Aim = Please copy, word for word, the part of the data that opens with the line containing "in the picture?" and closes with the line containing "9898 millimetres", both of those lines included, and nothing else.

-------- Data extract

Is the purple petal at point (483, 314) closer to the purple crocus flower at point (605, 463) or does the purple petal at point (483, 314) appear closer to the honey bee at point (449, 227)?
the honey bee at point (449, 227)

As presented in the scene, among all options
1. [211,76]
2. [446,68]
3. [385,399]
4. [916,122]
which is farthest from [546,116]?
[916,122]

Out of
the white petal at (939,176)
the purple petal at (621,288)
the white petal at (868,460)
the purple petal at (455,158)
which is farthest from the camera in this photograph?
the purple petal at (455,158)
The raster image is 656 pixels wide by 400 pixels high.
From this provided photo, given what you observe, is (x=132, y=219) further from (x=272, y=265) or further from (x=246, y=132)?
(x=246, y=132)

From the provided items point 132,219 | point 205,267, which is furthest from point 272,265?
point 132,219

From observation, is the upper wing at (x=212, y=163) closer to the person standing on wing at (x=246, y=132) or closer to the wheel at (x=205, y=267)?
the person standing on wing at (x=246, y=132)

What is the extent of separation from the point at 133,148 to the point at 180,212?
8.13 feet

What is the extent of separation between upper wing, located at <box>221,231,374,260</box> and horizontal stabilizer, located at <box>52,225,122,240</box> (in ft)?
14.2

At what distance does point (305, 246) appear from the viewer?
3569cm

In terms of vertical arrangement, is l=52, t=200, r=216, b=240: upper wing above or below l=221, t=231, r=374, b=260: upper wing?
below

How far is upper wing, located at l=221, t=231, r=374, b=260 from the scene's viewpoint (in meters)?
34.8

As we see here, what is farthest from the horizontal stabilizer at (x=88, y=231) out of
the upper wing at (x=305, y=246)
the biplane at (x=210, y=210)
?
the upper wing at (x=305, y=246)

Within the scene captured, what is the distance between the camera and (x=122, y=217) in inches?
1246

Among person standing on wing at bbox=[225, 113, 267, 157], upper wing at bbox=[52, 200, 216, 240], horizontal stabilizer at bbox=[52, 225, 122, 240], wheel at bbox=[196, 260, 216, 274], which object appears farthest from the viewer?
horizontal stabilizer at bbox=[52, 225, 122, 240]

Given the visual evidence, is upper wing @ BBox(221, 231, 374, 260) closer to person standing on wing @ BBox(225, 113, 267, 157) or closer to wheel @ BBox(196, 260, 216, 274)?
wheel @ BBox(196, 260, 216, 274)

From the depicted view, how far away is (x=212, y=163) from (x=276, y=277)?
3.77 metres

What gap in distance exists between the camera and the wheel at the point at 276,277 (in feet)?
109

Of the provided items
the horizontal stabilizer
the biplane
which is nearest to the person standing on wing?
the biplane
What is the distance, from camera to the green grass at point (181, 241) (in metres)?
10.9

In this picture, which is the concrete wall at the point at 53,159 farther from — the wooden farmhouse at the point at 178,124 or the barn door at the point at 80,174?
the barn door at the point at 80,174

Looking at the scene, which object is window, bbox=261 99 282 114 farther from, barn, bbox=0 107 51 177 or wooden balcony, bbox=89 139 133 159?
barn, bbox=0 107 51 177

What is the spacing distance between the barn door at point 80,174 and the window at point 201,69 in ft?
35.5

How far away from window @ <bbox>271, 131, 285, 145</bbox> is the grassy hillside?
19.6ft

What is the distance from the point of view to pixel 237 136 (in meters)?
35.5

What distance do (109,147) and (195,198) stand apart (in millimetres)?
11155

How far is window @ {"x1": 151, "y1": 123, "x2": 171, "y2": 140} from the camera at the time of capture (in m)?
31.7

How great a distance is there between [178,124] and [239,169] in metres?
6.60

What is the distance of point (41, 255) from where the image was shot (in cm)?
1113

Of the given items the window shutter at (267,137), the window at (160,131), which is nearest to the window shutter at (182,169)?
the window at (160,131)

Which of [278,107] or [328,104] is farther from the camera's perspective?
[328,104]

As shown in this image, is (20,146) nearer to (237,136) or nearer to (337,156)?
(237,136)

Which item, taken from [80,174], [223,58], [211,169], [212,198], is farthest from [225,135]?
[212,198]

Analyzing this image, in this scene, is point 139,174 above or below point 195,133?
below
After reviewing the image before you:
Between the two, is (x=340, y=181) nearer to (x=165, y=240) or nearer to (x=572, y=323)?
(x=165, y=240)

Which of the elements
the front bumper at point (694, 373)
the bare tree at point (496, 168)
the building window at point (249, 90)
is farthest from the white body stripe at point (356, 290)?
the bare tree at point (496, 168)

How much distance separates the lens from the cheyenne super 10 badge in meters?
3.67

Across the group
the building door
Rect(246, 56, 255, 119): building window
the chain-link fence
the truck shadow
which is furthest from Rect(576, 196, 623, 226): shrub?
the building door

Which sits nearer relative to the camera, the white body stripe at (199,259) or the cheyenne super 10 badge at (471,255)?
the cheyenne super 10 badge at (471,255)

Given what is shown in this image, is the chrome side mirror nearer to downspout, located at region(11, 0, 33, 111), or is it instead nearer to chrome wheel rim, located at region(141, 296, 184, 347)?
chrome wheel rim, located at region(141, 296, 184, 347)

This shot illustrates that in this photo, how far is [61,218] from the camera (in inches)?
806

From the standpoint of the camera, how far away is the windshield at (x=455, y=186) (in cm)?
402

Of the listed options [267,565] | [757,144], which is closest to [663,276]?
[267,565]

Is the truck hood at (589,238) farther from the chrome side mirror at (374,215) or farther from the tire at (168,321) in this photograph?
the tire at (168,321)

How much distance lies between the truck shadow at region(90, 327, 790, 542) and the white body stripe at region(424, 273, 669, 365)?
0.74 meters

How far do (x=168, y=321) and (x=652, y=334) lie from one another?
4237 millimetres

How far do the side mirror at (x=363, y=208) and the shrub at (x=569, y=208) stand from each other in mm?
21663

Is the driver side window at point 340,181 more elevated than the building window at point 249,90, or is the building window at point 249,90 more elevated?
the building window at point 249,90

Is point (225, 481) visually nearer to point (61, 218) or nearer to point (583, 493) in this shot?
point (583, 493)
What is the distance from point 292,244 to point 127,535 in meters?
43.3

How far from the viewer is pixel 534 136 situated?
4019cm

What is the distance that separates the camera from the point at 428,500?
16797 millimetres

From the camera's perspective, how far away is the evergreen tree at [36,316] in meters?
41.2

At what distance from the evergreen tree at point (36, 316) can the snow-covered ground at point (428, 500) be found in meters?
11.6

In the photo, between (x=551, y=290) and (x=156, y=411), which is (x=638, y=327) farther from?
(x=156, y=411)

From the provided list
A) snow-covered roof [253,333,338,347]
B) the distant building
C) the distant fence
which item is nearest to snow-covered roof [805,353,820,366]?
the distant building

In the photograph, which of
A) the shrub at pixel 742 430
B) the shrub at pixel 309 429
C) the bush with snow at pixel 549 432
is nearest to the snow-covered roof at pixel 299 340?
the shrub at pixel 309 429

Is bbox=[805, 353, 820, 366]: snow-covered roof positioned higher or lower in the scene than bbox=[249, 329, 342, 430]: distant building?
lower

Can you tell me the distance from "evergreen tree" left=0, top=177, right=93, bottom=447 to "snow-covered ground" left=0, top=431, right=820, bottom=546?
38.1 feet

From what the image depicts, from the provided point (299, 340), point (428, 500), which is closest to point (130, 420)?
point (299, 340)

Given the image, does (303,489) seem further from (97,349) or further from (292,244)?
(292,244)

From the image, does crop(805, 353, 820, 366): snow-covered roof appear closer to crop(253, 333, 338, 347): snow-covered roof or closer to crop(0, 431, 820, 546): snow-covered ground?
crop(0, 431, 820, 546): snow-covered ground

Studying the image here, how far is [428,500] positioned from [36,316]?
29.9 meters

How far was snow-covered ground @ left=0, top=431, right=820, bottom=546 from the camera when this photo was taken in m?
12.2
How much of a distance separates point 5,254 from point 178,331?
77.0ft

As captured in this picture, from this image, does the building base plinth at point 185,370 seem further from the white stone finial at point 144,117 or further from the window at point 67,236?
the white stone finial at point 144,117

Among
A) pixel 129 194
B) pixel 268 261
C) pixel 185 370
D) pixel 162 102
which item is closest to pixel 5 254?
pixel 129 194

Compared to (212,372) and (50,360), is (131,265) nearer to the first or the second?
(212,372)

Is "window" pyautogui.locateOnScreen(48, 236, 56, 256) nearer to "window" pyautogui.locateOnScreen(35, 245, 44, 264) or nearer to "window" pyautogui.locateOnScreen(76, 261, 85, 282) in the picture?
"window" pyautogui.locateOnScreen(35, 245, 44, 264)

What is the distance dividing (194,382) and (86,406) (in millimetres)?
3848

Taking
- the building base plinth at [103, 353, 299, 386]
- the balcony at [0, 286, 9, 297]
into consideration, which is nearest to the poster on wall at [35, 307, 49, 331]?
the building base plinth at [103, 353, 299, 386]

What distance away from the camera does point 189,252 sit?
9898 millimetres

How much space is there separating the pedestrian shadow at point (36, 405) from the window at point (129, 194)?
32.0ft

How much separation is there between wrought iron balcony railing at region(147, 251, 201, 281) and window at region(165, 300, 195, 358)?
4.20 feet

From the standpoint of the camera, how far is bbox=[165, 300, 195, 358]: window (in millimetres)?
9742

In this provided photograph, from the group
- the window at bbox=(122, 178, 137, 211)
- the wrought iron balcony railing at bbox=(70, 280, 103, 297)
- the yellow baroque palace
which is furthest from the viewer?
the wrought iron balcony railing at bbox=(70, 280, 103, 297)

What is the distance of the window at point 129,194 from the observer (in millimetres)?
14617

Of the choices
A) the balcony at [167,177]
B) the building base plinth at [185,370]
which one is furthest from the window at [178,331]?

----------------

Problem solution =
Is "window" pyautogui.locateOnScreen(48, 236, 56, 256) nearer to "window" pyautogui.locateOnScreen(35, 245, 44, 264) or nearer to "window" pyautogui.locateOnScreen(76, 261, 85, 282) in the picture?
"window" pyautogui.locateOnScreen(35, 245, 44, 264)

What is the distance dividing (194,382) and (86,406) (in millimetres)?
3848

Taking
- the building base plinth at [103, 353, 299, 386]
- the balcony at [0, 286, 9, 297]
into consideration, which is nearest to the poster on wall at [35, 307, 49, 331]?
the building base plinth at [103, 353, 299, 386]

What distance away from the camera does point 189,252 sit?
9898 millimetres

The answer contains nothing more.